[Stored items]
##############################
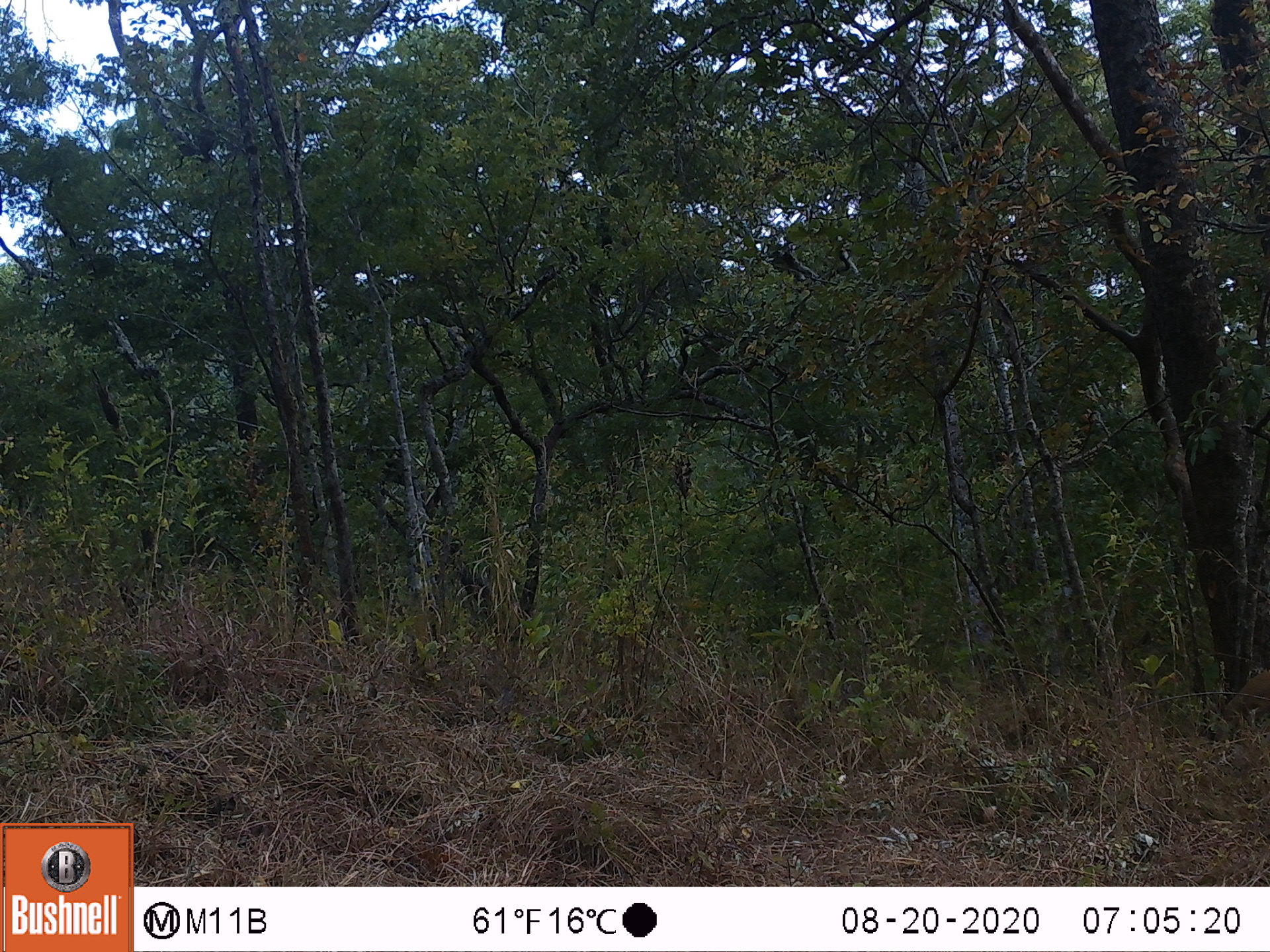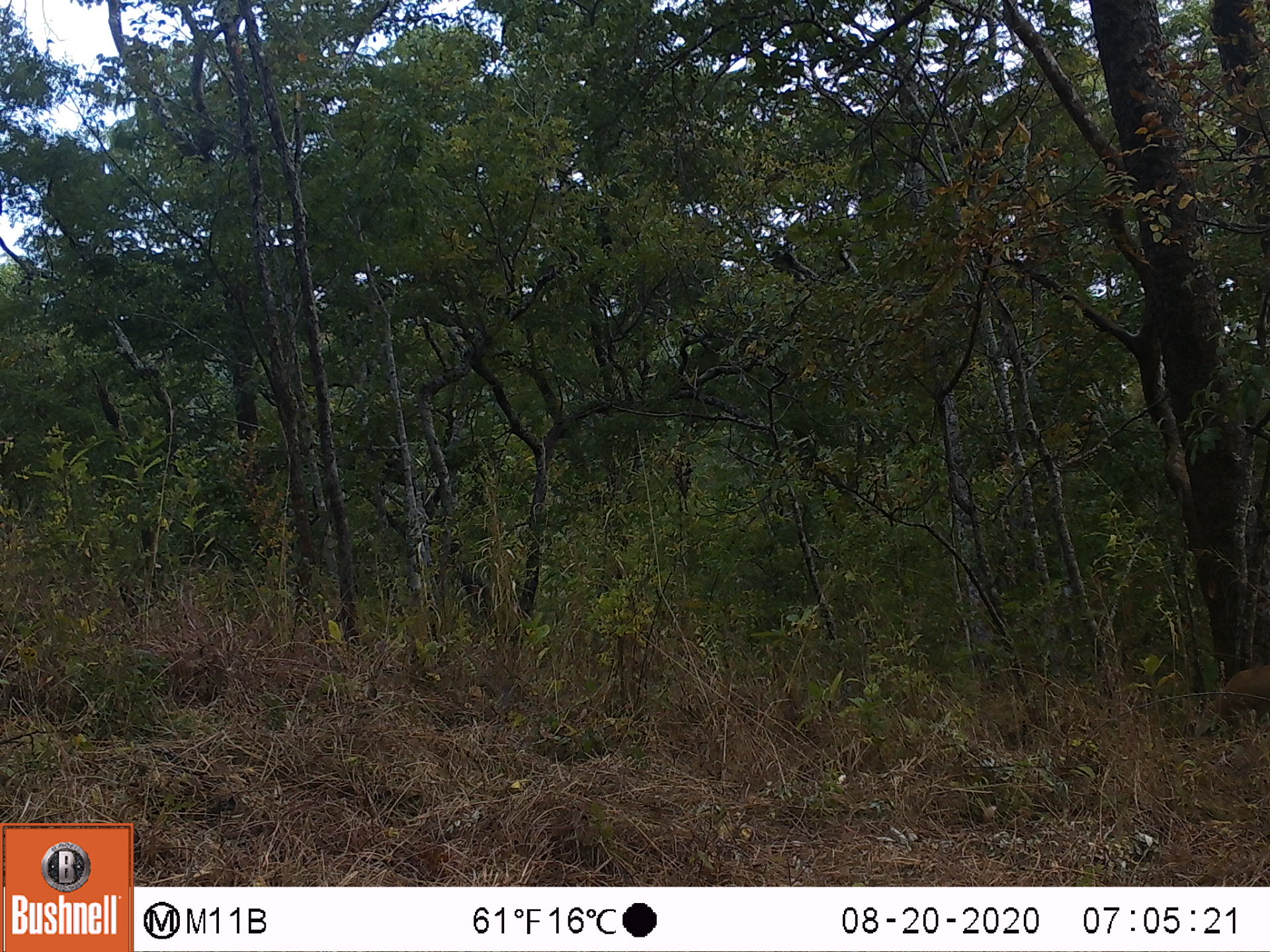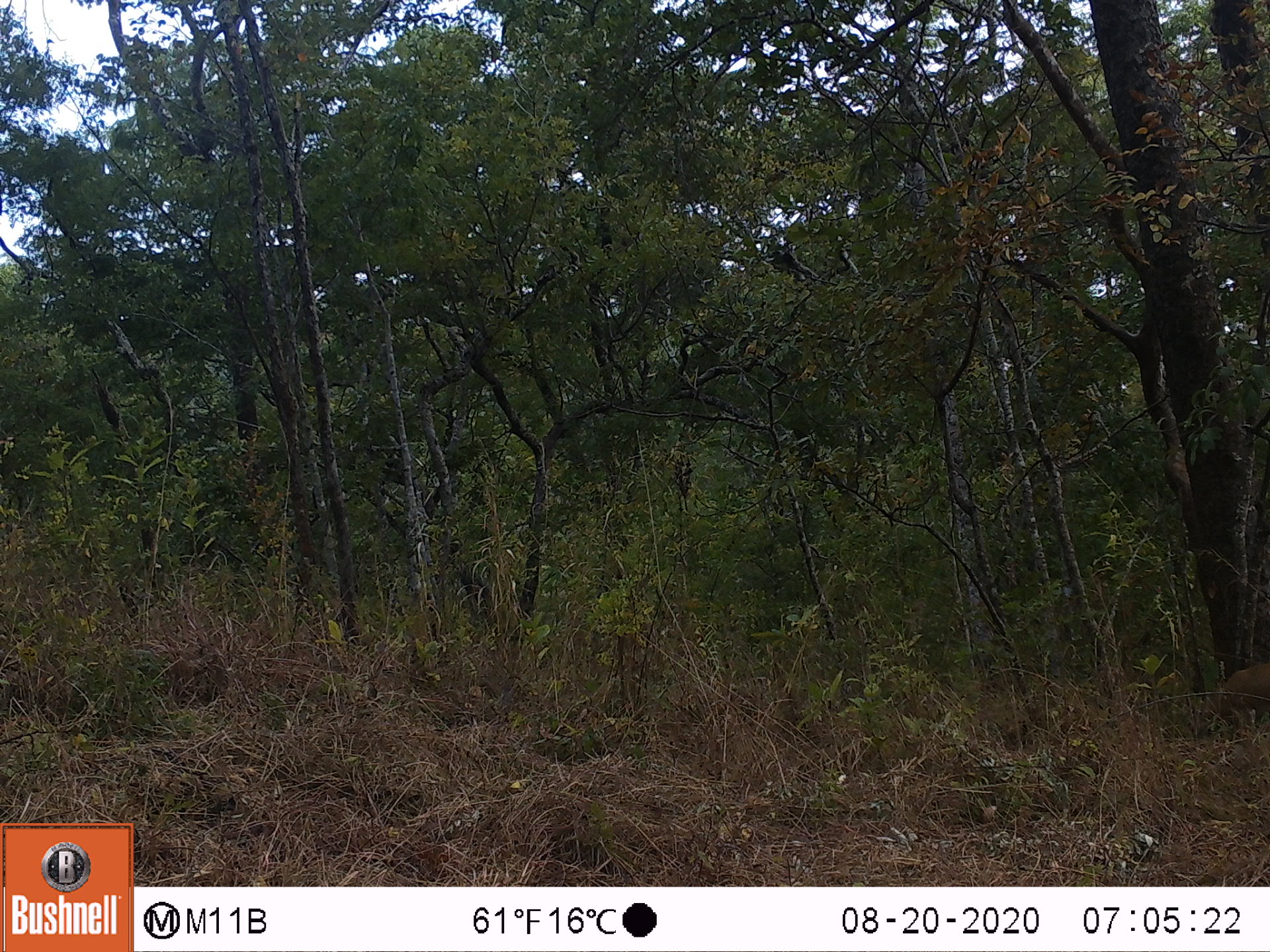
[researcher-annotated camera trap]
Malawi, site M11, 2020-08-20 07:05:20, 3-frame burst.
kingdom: Animalia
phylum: Chordata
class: Mammalia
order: Artiodactyla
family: Bovidae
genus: Sylvicapra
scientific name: Sylvicapra grimmia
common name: common duiker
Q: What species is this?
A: Common duiker (Sylvicapra grimmia).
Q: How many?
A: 1.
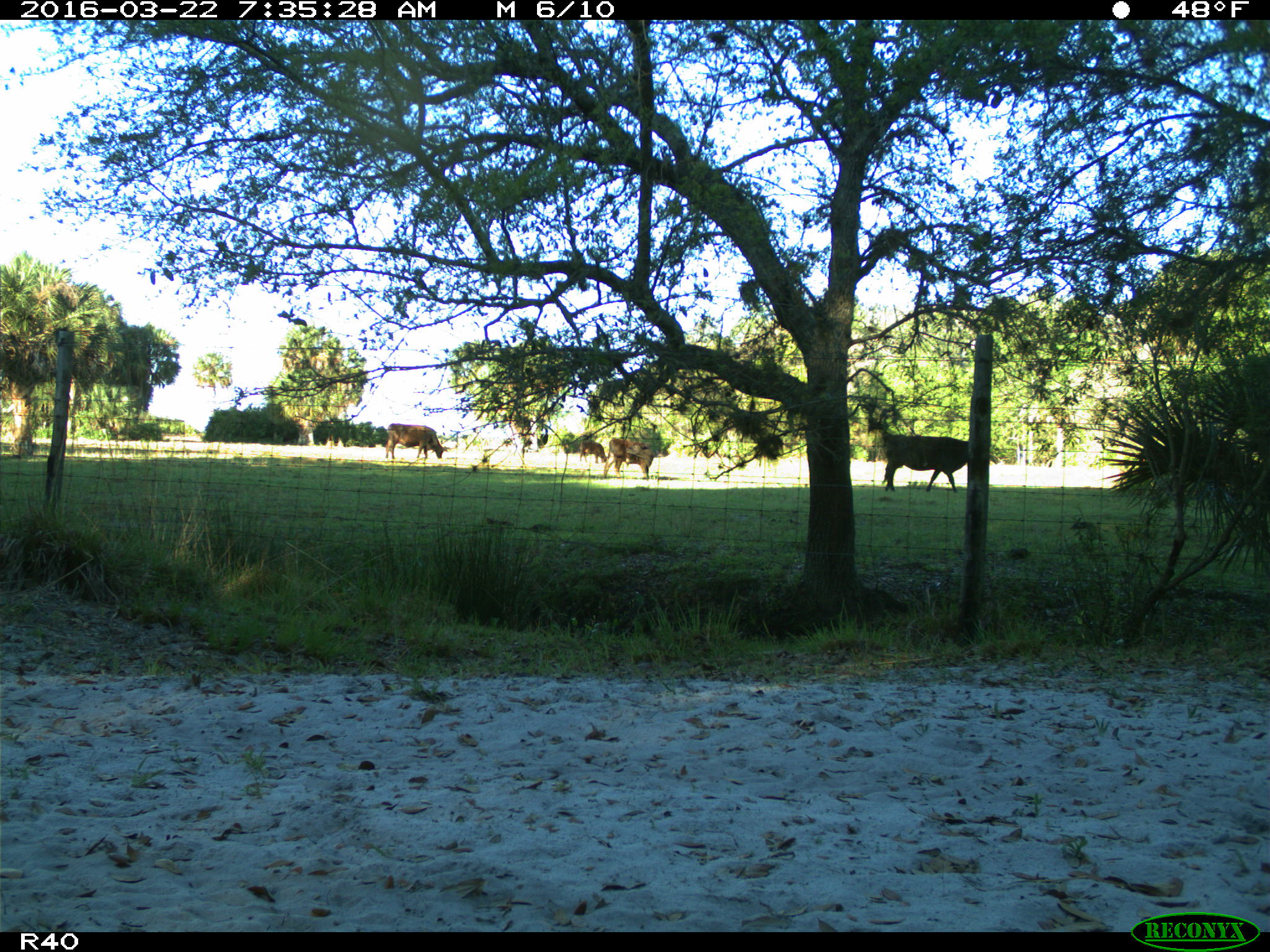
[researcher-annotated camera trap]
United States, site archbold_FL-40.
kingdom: Animalia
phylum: Chordata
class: Mammalia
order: Artiodactyla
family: Bovidae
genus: Bos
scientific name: Bos taurus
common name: domestic cow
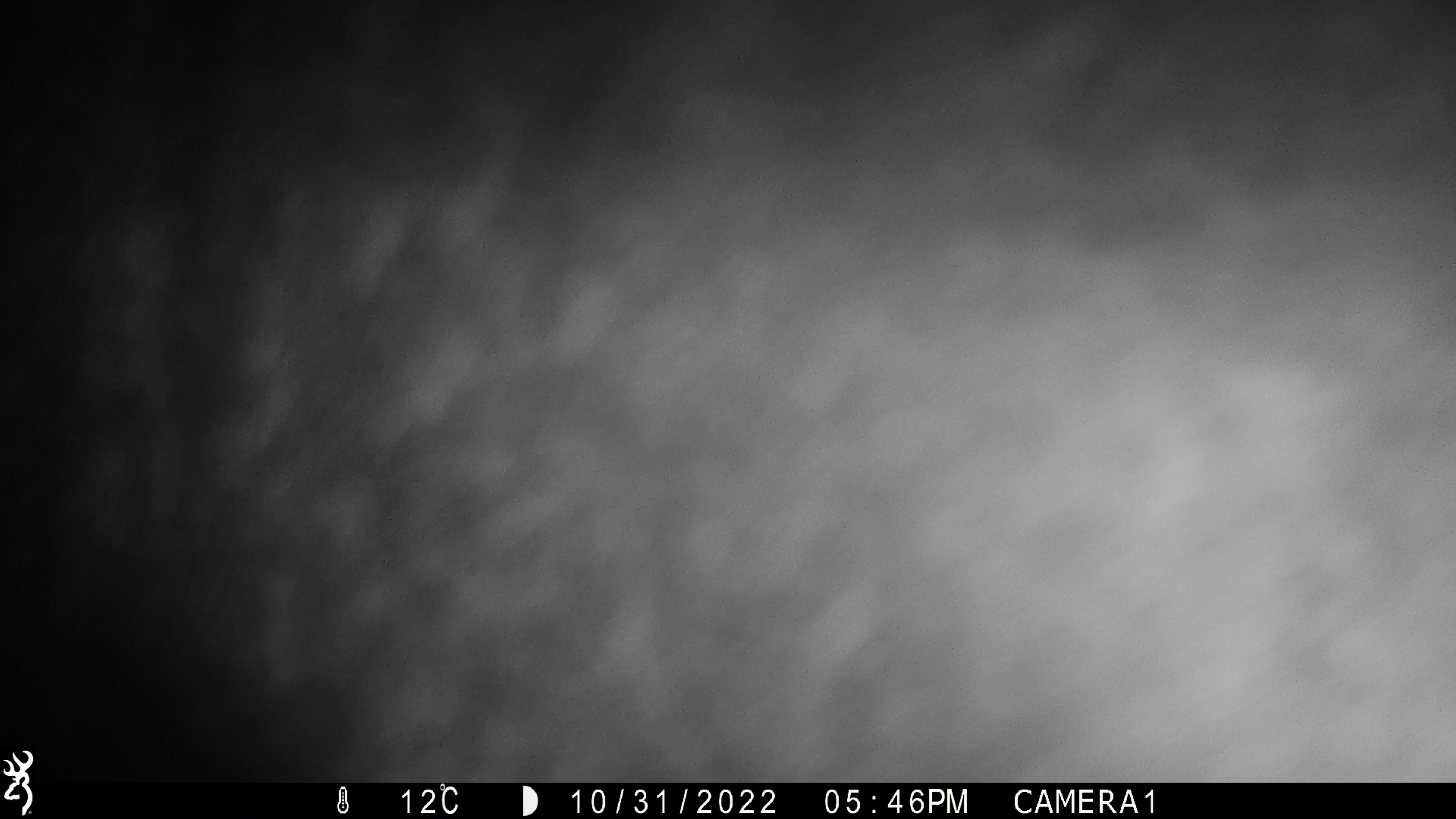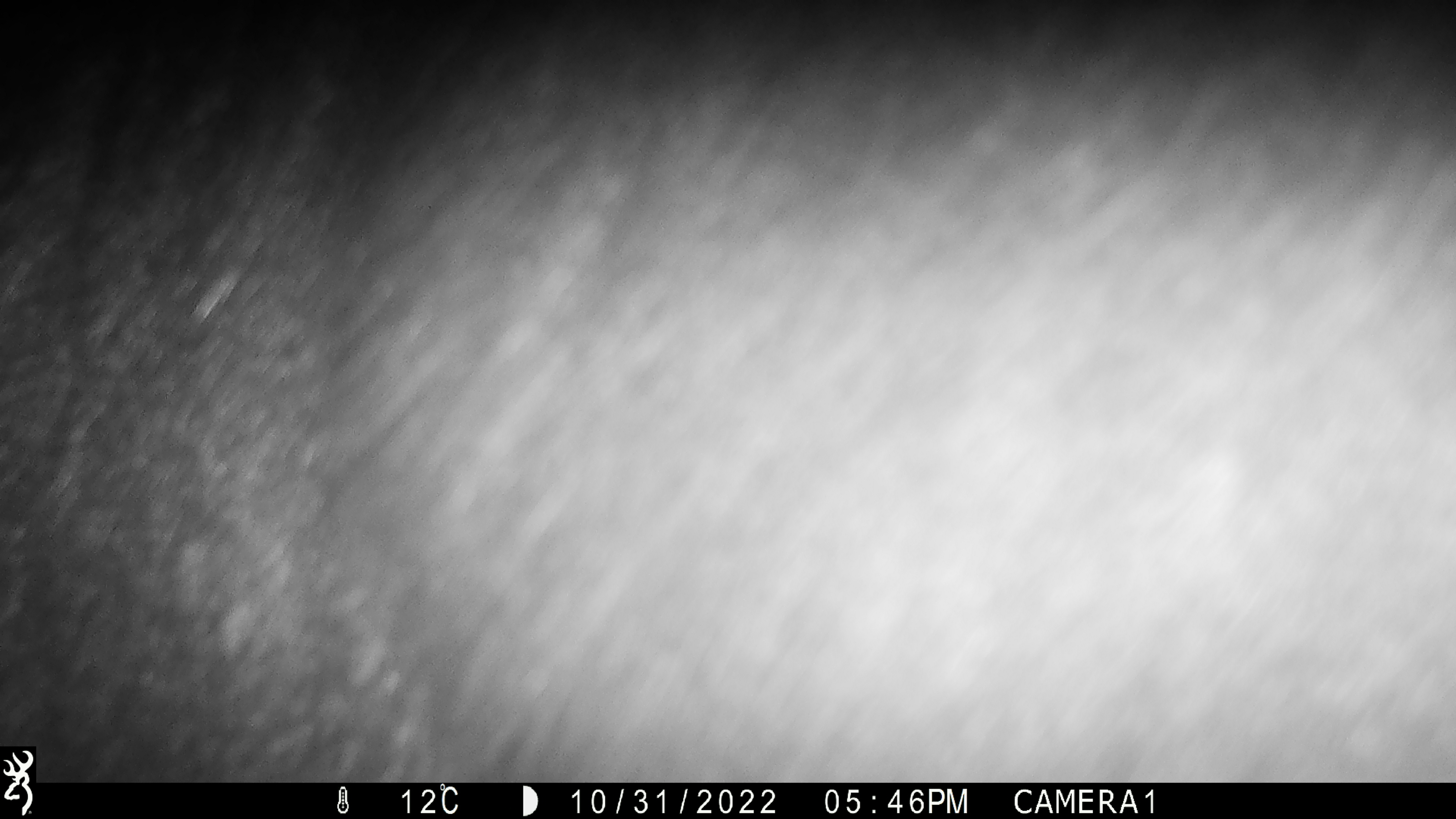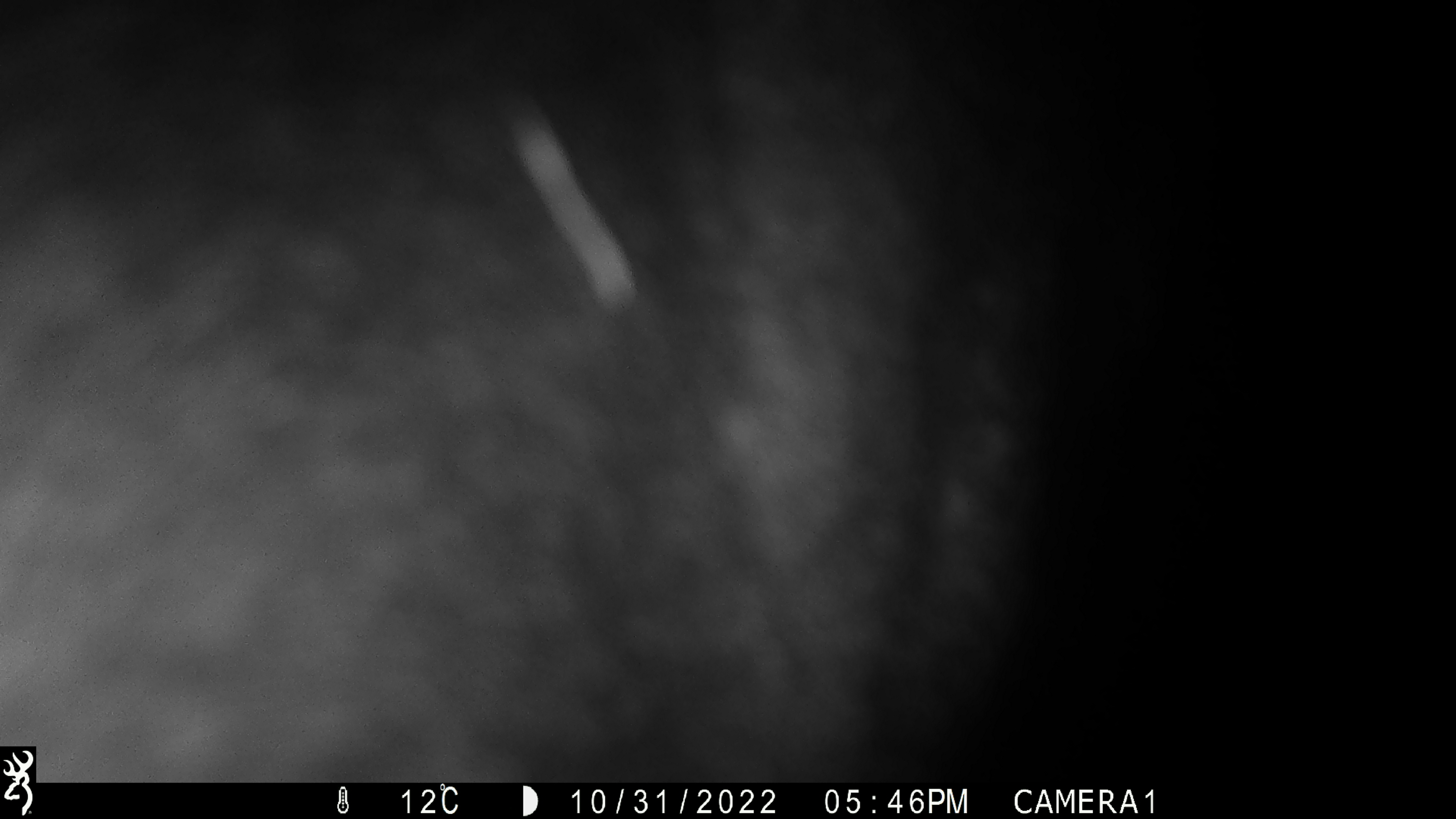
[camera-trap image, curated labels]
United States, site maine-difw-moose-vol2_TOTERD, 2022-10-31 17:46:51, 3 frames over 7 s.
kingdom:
##############################
**TASK BRIEF**
From the line with "genus: Sylvicapra" down to the end of the entries, retype each line exactly as written, but drop the pictures.

**TASK RESPONSE**
genus: Sylvicapra
scientific name: Sylvicapra grimmia
common name: common duiker
Q: What species is this?
A: Common duiker (Sylvicapra grimmia).
Q: How many?
A: 1.
[researcher-annotated camera trap]
United States, site archbold_FL-40.
kingdom: Animalia
phylum: Chordata
class: Mammalia
order: Artiodactyla
family: Bovidae
genus: Bos
scientific name: Bos taurus
common name: domestic cow
[camera-trap image, curated labels]
United States, site maine-difw-moose-vol2_TOTERD, 2022-10-31 17:46:51, 3 frames over 7 s.
kingdom:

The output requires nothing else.